History has a way of repeating itself. In the Sunken City that was once Paris, all who oppose the new revolution are being put to the blade. Except for those who disappear from their prison cells, a red-tipped rook feather left in their place. Is the mysterious Red Rook a savior of the innocent or a criminal?
Meanwhile, across the sea in the Commonwealth, Sophia Bellamy’s arranged marriage to the wealthy René Hasard is the last chance to save her family from ruin. But when the search for the Red Rook comes straight to her doorstep, Sophia discovers that her fiancé is not all he seems. Which is only fair, because neither is she.
As the Red Rook grows bolder and the stakes grow higher, Sophia and René find themselves locked in a tantalizing game of cat and mouse.
This novel is an homage to The Scarlet Pimpernel, and even though I’ve never read it, I found this story to be enjoyable and interesting. Even though this is a dystopian novel, I still thought it brought something new to the genre.

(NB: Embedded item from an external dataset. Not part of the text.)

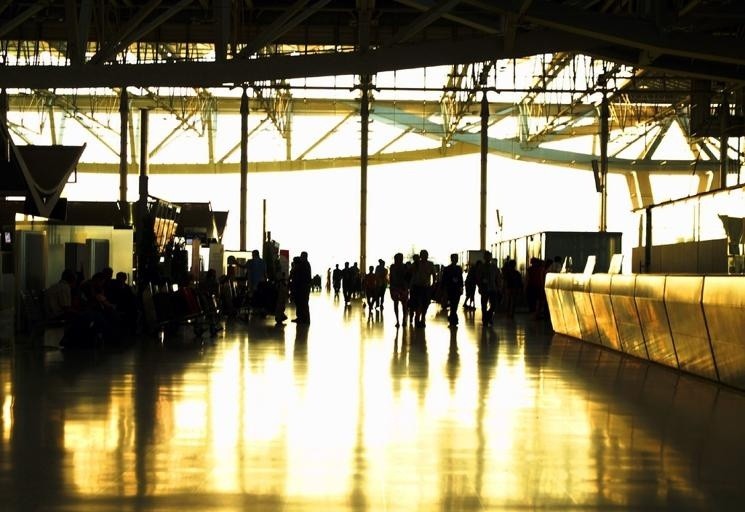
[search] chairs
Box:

I think my favourite part of it was the blend of the future and the past.
In this novel, the magnetic poles shift, which cause all our electronic devices to stop working essentially sending us back to the Middle Ages. This novel takes place in the far future where all knowledge of today is regarded as myth and all technology and plastic is outlawed. This was a really unique twist on the end of world scenario. The book takes place in the Sunken City (formerly known as Paris), and is run by a dictator who turns the lower class against the upper class and executes his prisoners with the use of the Razor, which is a large guillotine. Sounds a little familiar, right?
The main character, Sophia Bellamy, was a really likeable protagonist. She was strong, smart, brave, and willing to do what was right even at the cost of her safety. She did have some insipid moments when she was thinking more about her love interest than the problems at hand, and she was a little moon-eyed sometimes, but it was never so distracting that I disliked her. She also never seemed to make the classic mistakes that a young-adult female protagonist usually makes, and she was never a damsel in distress. She always saved herself. I found her to be fierce, cunning, and pretty remarkable.
Her love interest, René Hassard, was also surprisingly well-written. He was highly intelligent and a pretty good match for Sophia. Their relationship was a little drawn out, and there was a love triangle, which I always find odious, but the resolution was unexpected. At least it wasn’t boring.
The book does have its flaws. The beginning was extremely slow and it took at least 50 pages for me to understand the world and the characters’ motivations. I also disliked the weird religion of Fate and Luck. I found it to be really strange. There were also weird shifts from one character’s perspective to another and it was often done very clumsily. It seemed like an unnecessary writing tactic. While the plot was enjoyable, it dragged sometimes and did become a little dull and repetitive toward the middle. However, I still really liked the blend of history with dystopia, and I found all the characters to be very dynamic.
Overall, I highly recommend this novel. It’ll take a while to get going, but I think it’s worth the slow start.